Our study finds that just under 1 million adults per year experienced a transition between Medicaid and Marketplace insurance. Although this figure is low compared with pre-ACA predictions, it still represents a non-trivial number of individuals. Additional policies may smooth transitions among those whose income fluctuations trigger changes in insurance eligibility. Raising the income cutoff to 200% of the poverty level may reduce coverage switching between Medicaid and Marketplace by up to 4%.5 The introduction of a public option with broad eligibility to those in Marketplace and Medicaid could also improve continuity of coverage21,22 by enabling individuals to stay enrolled in the public option continuously rather than transition between Medicaid and Marketplace coverage as their incomes fluctuate. However, increasing eligibility limits for the Medicaid expansion population or introducing a public option would represent an increase in federal and state spending. The median per capita annual expenditures for the Medicaid expansion population was $6709 in 2019,23 while data from 2015 found that the administrative cost of one cycle of churn ranged from approximately $460 to $700 per enrollee (accounting for inflation).24 Policymakers must weigh these trade-offs between increased cost vs. better access to health care when considering policies to reduce churning. Medicaid 12-month continuous eligibility policies, which allow enrollees to maintain coverage for a year coverage regardless of income changes, may decrease Medicaid churning among non-elderly adults by 30% according to a 2015 analysis.25 Twelve-month continuous eligibility policies may prove to have benefits in terms of cost-effectiveness as prior work has shown that average monthly Medicaid costs fall the longer a beneficiary is enrolled within the year.26

Our analysis has several limitations. We assessed our primary outcomes of coverage transitions and disruptions as an annual measure. A 1-year follow-up period may fail to capture those who had a coverage disruption over longer time periods; however, several previous studies have used 1-year follow-up periods to produce valid estimates of insurance churning.13,14 With regard to the difference-in-difference analysis, we assessed income as a percentage of FPL once annually, whereas incomes may fluctuate within the year. This may have resulted in including some enrollees in our 100–200% FPL study sample whose incomes fluctuated out of this range during the year and were therefore were less likely to be exposed to the cutoff. Additionally, we conducted this analysis in a narrow income band, but those outside of the 100–200% FPL range may also have experienced income fluctuations that resulted in eligibility changes. Thus, our findings may not be generalizable to the entire income distribution affected by ACA coverage expansions. However, the sensitivity analysis in which we expanded the income band to 50–250% yielded nearly identical results. Another limitation of our study is that insurance type is self-reported. However, previous validation studies have demonstrated that MEPS respondents report their insurance type accurately in a large majority of cases: reporting of enrollment Medicaid and private insurance was found to be 82%27,28 and 97%29 accurate, respectively. Finally, it is possible that changes in our sample composition over the course of the study period as more individuals gain insurance could bias our findings. However, the differences in sociodemographic characteristics between study groups remained largely consistent in the pre- vs. post-ACA period (Table 2), making compositional change unlikely to explain our findings.

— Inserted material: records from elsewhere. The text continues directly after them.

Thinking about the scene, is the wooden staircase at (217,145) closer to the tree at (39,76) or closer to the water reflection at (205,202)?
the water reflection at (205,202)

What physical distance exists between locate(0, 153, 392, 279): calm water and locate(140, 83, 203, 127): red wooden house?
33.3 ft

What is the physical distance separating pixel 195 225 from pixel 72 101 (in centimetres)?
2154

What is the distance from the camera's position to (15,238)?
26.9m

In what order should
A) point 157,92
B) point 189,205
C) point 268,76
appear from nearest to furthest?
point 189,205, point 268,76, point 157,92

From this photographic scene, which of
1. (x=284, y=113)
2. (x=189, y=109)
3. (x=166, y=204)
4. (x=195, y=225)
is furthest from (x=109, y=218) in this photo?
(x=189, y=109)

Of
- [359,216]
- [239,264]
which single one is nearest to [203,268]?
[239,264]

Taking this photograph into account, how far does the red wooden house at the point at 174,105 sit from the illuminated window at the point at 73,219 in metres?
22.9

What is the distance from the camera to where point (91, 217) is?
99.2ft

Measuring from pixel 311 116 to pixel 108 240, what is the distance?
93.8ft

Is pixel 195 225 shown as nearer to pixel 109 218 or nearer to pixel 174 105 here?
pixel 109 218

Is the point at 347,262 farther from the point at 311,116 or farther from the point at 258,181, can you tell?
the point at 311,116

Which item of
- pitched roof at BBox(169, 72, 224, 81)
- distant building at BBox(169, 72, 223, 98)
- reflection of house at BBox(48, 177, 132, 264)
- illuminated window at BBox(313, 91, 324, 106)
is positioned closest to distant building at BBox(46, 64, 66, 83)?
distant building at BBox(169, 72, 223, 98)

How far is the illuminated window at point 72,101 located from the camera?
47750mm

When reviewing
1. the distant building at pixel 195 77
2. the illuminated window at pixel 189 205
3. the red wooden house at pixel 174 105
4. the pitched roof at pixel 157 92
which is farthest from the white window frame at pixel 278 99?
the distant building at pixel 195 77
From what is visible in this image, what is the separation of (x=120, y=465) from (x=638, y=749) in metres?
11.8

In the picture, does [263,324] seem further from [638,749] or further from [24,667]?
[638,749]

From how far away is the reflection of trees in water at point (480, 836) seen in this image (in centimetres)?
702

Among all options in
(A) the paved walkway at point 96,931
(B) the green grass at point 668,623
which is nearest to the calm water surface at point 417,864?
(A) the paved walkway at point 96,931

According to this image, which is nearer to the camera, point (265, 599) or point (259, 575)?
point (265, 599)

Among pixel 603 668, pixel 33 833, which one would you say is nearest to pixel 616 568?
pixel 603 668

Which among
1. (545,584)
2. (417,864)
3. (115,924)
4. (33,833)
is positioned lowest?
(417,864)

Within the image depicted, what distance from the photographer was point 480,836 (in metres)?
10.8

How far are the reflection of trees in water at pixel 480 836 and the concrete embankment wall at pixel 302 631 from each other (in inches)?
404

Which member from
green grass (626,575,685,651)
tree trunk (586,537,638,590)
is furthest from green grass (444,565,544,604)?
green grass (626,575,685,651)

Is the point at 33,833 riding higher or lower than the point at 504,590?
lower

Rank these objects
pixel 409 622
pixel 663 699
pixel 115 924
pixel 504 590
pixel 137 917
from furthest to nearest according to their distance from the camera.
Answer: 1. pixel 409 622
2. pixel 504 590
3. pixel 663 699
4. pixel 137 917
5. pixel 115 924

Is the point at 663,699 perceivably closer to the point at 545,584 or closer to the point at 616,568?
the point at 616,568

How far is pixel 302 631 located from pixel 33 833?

In conclusion, we found low rates of insurance churning between Medicaid and Marketplace coverage, with an average of 984,000 adults per year, across all 50 states, transitioning between Medicaid and Marketplace plans. We further found that the introduction of a 138% FPL insurance eligibility cutoff between Medicaid and Marketplace coverage options did not substantively contribute to insurance churning in expansion states among those most likely to be exposed to the cutoff.